Osman "Haber alamıyorum. Telefon bağlantısı kopmuş her halde" diyerek kafasını salladı. Çok üzgündü.
Kemal "İyidir kardeşim. Meraklanma. Zaten burada bir şey yok kalmamız için. Ben seni eve götürürüm" dediğimde Osman " hemen gidelim" diye beni sürüklüyordu.
Adam haklıydı. Sevdiği kadından haberi yoktu. Ben olsam onun gibi duramazdım her halde diyerek motora bindim. Kasklarımızı da takdık. Osman da bindikden sonra yola koyulduk.
Yol boyu gördüğüm manzara beni ve Osmanı çok şaşırtmıştı. Deprem galiba çok yıkıma sebep olmuştu. Telefonlar hala çekmiyordu. Dışarıda bazı insanların çıkıp bir-biri ile nelerse konuştuğunu görüyordum. Bir tarafda ağlayan insanlar, bir tarafda kurtulduğu için Allaha dua edenler, bir tarafda fırsatdan faydalanıp hırsızlık yapanlarmı diyim, bilemiyorum. Ama Osmanı gerektiğinden hızlı eve yetiştirmem gerekiyordu. 5 dakika kalmışdı eve varmamıza. Osmanın telefonu çalmağa başladı. Acaba Hülyamıydı arayan?- diye içinden söylediğine yemin ede bilirdim. Motoru durdurduğumda gözlerindeki korkuyu gördüm ve hemen açdı.
"Osman, nasılsın?" diye bir kadın sesi geldi.

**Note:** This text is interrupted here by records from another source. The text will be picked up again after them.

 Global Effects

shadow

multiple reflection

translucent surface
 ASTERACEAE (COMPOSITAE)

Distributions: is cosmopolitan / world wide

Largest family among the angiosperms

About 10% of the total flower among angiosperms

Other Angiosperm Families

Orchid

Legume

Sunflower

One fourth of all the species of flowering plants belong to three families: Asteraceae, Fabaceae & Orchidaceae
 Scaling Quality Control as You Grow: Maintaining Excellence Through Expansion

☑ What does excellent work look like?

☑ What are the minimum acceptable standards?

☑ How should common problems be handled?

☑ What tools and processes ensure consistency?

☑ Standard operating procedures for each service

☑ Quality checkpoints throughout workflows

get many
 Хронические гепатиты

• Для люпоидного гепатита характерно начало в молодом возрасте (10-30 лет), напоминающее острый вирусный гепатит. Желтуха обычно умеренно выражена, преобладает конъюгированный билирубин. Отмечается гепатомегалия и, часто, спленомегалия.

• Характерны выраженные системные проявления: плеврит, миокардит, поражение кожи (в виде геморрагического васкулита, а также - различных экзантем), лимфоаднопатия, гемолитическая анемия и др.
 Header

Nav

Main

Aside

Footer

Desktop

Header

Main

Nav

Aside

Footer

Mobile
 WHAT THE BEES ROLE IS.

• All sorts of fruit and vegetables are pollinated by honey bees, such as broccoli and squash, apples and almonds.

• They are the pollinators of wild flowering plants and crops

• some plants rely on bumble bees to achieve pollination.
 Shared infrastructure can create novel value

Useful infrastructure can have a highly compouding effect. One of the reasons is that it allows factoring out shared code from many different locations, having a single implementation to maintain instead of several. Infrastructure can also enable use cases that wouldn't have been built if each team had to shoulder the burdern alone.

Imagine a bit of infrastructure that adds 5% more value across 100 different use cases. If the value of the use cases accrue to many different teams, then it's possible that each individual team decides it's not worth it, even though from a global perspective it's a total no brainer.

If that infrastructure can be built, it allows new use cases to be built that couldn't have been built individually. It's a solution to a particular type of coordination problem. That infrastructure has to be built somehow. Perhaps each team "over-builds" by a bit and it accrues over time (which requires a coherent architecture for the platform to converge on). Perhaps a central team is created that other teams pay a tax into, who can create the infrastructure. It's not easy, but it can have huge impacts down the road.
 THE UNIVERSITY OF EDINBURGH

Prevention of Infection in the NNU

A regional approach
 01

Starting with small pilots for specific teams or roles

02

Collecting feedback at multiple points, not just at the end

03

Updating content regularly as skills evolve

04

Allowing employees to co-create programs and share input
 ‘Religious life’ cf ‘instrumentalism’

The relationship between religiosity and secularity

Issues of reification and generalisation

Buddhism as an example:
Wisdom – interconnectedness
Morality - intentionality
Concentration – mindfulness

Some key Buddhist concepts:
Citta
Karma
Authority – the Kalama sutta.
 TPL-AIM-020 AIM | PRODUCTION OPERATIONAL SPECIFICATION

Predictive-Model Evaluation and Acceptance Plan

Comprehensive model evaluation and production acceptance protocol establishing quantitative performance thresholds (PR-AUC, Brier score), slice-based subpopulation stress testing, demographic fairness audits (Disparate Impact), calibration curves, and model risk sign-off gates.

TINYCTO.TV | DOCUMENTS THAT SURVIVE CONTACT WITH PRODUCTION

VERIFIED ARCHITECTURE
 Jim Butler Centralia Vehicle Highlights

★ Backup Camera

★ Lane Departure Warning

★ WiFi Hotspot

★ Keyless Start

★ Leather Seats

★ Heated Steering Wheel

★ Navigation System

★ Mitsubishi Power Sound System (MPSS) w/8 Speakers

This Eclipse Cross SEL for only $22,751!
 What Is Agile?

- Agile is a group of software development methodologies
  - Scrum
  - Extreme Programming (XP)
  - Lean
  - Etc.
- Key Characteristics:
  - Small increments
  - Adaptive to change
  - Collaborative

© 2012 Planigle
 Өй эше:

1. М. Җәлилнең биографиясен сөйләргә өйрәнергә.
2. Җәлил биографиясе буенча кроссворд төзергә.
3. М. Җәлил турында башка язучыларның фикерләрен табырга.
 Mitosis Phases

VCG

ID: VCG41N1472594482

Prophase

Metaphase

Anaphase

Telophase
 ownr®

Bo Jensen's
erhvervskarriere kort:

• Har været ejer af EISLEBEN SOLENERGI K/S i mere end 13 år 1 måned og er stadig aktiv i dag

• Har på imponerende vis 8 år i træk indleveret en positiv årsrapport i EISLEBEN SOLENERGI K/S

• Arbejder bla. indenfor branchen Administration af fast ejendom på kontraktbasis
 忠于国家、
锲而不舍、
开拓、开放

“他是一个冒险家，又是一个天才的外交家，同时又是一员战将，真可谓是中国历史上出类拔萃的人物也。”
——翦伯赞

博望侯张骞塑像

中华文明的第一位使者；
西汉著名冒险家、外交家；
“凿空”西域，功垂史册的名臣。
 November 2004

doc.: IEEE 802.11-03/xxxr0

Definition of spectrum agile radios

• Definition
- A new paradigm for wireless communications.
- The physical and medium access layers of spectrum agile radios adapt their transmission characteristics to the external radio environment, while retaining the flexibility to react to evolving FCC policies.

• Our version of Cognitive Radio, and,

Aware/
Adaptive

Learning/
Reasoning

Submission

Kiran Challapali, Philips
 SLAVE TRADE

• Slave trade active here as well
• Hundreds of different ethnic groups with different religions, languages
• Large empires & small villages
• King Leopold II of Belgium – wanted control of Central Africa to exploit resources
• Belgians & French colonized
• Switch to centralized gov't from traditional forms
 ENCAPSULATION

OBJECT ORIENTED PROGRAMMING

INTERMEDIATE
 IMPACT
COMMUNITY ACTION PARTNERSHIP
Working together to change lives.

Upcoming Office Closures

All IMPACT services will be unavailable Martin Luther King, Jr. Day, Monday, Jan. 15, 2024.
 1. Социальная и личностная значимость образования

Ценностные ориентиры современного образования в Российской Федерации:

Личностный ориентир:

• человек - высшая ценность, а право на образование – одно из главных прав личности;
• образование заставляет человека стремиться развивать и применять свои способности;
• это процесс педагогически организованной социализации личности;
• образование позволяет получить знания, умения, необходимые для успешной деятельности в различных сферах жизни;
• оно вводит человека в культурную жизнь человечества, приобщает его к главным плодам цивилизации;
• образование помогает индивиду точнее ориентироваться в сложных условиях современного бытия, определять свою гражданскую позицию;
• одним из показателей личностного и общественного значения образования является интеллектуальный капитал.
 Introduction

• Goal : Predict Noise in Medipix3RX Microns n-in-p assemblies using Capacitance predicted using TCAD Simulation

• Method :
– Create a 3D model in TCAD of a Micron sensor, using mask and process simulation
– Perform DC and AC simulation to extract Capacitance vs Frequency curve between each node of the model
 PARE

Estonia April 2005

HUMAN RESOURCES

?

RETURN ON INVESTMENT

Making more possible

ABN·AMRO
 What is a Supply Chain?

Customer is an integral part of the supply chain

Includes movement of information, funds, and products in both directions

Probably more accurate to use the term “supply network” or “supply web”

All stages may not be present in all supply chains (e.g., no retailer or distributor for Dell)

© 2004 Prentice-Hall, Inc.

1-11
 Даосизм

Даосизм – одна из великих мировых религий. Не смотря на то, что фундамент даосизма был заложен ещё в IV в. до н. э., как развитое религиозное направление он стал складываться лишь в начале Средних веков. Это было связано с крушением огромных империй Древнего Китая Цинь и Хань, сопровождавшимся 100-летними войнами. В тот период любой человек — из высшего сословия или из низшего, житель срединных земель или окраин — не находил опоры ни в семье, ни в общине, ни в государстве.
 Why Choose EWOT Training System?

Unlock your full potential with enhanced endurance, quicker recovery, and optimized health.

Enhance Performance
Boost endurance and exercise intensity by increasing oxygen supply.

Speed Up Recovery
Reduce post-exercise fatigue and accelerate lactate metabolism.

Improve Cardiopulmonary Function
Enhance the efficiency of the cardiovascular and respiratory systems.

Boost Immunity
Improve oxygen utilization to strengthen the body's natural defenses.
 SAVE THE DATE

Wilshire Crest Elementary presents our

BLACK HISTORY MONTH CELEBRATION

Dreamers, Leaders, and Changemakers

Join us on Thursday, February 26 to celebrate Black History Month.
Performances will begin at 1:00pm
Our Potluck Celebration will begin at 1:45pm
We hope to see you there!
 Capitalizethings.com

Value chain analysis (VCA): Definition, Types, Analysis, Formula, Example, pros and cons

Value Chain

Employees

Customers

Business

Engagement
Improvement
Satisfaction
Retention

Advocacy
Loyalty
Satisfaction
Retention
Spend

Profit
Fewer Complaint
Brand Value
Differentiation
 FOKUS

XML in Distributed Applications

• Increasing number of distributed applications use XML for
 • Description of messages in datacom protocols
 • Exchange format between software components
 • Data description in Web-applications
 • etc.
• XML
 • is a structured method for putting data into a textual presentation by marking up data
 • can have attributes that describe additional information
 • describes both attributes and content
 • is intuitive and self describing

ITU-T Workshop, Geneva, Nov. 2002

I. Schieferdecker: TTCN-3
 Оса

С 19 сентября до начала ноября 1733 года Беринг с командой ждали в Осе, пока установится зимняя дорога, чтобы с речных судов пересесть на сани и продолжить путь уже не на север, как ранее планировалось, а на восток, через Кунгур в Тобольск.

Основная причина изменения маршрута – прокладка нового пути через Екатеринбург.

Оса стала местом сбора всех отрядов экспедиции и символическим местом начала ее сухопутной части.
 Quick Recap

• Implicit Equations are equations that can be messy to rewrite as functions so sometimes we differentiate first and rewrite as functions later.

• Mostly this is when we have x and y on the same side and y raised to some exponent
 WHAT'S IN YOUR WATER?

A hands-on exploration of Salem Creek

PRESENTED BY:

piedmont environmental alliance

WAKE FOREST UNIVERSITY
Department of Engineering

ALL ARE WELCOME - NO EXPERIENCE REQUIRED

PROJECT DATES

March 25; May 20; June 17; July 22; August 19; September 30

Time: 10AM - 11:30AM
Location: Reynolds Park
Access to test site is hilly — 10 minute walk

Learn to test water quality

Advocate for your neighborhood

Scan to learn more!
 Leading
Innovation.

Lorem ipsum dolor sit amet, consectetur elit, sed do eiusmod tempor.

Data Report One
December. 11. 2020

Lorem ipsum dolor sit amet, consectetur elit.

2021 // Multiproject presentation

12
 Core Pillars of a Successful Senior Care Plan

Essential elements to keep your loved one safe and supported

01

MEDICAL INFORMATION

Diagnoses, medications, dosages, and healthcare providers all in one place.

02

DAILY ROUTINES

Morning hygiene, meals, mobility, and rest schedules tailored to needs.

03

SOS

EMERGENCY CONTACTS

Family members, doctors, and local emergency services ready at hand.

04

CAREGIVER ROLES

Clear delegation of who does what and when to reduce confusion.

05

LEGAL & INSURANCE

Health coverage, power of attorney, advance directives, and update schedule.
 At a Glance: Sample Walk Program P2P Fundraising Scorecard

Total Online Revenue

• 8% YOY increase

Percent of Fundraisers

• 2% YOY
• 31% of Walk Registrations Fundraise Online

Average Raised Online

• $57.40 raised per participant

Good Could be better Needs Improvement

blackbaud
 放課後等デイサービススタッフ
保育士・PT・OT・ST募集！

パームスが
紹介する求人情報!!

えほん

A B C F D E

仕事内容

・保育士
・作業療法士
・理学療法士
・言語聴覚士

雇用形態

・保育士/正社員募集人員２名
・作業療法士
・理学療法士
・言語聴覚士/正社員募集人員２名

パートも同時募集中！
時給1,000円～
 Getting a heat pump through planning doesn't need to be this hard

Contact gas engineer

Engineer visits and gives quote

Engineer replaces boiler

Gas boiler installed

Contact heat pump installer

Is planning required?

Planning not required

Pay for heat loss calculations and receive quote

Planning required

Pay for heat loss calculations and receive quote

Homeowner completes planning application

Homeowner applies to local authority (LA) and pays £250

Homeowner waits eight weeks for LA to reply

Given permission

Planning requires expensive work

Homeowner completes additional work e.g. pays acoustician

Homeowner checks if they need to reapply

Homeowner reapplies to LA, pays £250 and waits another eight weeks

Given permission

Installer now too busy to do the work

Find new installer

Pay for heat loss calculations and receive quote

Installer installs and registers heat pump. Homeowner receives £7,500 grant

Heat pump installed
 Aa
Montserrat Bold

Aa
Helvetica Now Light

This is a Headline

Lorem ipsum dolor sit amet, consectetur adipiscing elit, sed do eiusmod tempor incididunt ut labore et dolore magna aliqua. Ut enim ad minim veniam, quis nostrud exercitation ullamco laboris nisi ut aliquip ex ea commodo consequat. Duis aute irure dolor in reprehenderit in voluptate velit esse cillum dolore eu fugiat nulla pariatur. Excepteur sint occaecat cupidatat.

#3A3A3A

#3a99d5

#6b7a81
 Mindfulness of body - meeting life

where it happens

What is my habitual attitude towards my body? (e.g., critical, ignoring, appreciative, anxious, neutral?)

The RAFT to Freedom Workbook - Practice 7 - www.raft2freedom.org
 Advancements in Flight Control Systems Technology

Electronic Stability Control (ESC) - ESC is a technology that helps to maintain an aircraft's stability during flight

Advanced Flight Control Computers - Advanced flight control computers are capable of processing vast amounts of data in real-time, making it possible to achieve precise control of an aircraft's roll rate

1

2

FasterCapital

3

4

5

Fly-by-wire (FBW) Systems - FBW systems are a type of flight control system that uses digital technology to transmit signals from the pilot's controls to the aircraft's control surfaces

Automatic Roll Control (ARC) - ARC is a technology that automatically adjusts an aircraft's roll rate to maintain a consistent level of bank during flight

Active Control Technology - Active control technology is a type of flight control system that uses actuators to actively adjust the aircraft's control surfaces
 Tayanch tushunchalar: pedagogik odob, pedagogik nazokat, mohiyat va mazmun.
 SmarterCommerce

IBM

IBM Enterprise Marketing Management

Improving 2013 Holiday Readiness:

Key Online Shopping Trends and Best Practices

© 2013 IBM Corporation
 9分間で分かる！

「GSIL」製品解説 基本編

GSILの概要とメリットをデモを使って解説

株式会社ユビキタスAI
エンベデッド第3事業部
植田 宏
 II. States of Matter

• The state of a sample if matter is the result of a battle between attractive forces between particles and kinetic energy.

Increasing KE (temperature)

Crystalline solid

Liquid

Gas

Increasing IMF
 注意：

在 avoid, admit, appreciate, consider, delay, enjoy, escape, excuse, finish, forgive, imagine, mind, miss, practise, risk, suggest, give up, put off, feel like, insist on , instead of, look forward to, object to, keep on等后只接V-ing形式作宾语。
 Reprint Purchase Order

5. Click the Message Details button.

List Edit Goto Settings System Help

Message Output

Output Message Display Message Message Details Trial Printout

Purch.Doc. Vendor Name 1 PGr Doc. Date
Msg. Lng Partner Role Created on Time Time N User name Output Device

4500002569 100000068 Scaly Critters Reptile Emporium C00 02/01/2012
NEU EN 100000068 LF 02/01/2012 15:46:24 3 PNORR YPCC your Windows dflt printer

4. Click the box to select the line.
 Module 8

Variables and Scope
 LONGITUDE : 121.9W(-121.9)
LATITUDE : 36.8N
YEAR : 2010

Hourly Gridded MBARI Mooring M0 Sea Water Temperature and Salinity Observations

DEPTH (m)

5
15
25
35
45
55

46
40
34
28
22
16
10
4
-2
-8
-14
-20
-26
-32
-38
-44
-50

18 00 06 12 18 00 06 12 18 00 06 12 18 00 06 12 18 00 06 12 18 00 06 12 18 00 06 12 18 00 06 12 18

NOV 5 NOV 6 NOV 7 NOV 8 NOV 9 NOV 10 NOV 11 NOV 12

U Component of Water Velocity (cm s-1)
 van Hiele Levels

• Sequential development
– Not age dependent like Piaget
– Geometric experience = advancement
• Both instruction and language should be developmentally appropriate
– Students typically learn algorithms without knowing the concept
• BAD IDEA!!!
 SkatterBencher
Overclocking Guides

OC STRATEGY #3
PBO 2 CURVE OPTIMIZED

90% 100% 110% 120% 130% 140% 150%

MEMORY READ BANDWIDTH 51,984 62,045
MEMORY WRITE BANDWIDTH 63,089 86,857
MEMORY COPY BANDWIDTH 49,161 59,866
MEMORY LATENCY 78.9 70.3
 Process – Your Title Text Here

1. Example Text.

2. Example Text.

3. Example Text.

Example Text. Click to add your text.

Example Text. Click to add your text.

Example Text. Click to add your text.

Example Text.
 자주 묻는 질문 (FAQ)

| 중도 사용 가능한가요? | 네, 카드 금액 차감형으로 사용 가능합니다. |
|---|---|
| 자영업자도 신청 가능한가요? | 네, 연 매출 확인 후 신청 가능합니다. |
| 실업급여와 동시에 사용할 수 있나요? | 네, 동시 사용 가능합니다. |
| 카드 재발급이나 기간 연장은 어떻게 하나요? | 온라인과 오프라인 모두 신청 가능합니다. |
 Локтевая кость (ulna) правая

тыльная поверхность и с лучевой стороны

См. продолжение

Evet bu Hülyaydı. Şükür yaşıyordu.
"Evet karıcım, geliyorum. İyiyim ben meraklanma" diyip yola koyulduk.
Osman artık rahatlamışdı. Ama eve vardığımızda gördüklerimiz karşısında donup kalmıştık.
● ● ● ● ●
"Belki şu an her şey üstüne geliyor gibi hissediyorsun, ama bunun da üstesinden geleceksin".
● ● ● ● ●
Osmanın evi tam yıkılmasa da üst kısmı çatlamıştı. Yakınlardaki evler de bu durumdaydı. Allahtan öğlen olduğu için çoxu kişi işte olmuş, evde olanlar da duydukları an dışarı çıkmışlardı. Ölen galiba yoktu. Ya da vardıysa da bilmiyordum. Bir kaç saate doğru haberler alırdık.
Hülyanın anne-babasının evi iyi durumdaydı. Onlar deprem bölgesinden uzaktaydılar. Onlar çok az dempreme maruz kalmışlardı. O yüzden Osmanla Hülya gerekli eşyalarını götürüp kapıyı da kilitleyip evden çıktılar. Komşusu da o yönde ailesi ile gidecekti. O yüzden birlikde gidicektiler. Onlarla vedalaşıp evime doğru koyuldum. Eksi bir apartmanda yaşıyordum. Dışarıdan sağlam görünürdü, ama depreme ne kadar dayanıklı haldeydi onu gidince görücektim.